Quem já não riu (ou até sentiu-se envergonhado) vendo uma foto antiga de si mesmo com roupas ou cortes de cabelos que eram verdadeiras febres em épocas remotas?
Calças boca de sino ou largas (bags) com as barras dobradas, franjas longas cobrindo o rosto, discos de bandas de rock pesado ou em um show do MENUDO* (pula isso! rs). Todas as manifestações de moda (ou modismo), escolhas e comportamentos refletem o momento ou a identidade de uma geração.
Com os carros e o TUNING não é diferente. Modelos de rodas, acessórios, pinturas, adesivos e personalizações se adaptam, tornam-se démodé **ou se reinventam a cada dia.
Há quem afirme inclusive que o TUNING morreu há algum tempo.
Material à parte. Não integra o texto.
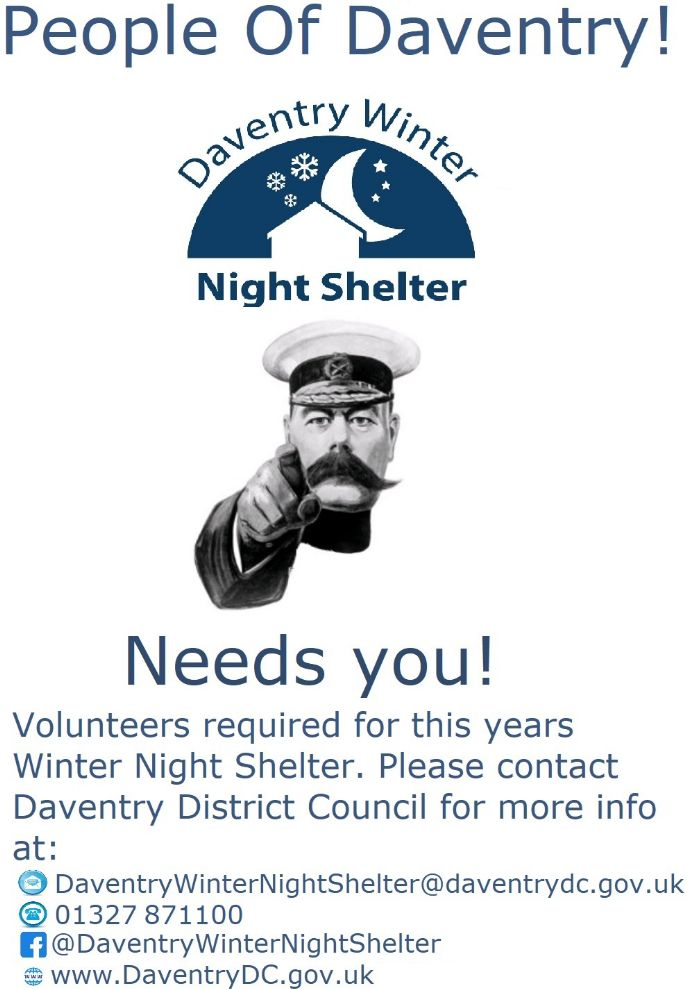 DDC Night Shelter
Em sua versão mais extreme, talvez tenha reduzido exponencialmente o seu número de seguidores, mas a essência que é: modificar um veículo a fim de deixá-lo ao gosto de seu dono e (pelo menos quase) único permanece vivo. E afirmo mais: IMORTAL!
Disfarçado, o TUNING ganhou novas roupas e cortes de cabelos, novas definições e nomenclaturas. Em muitos casos evita-se até que o “novo” estilo tenha esse rótulo. Todo grupo em ascensão acredita que carrega a bandeira de algo diferente, inusitado. Mas se o TUNING representa ser ou ter algo diferente da massa, como desvinculá-lo?
É nesse momento que aparece a polêmica resposta dessa questão abordada: NÃO HÁ COMO! Mesmo que isso seja inadmissível para muitos...
Independente de ser rotulado, de gostar ou não, QUALQUER estilo de personalização automotiva (por mais enferrujada que seja), é (e sempre será) TUNING...uns mais ousados, outros menos, mas sempre TUNING.
Vai personalizar seu carro? BEM VINDO AO CLUBE!
Autor: ALEXANDRE DONEGÁ
Legendas:
**démodé – que saiu de moda, em desuso.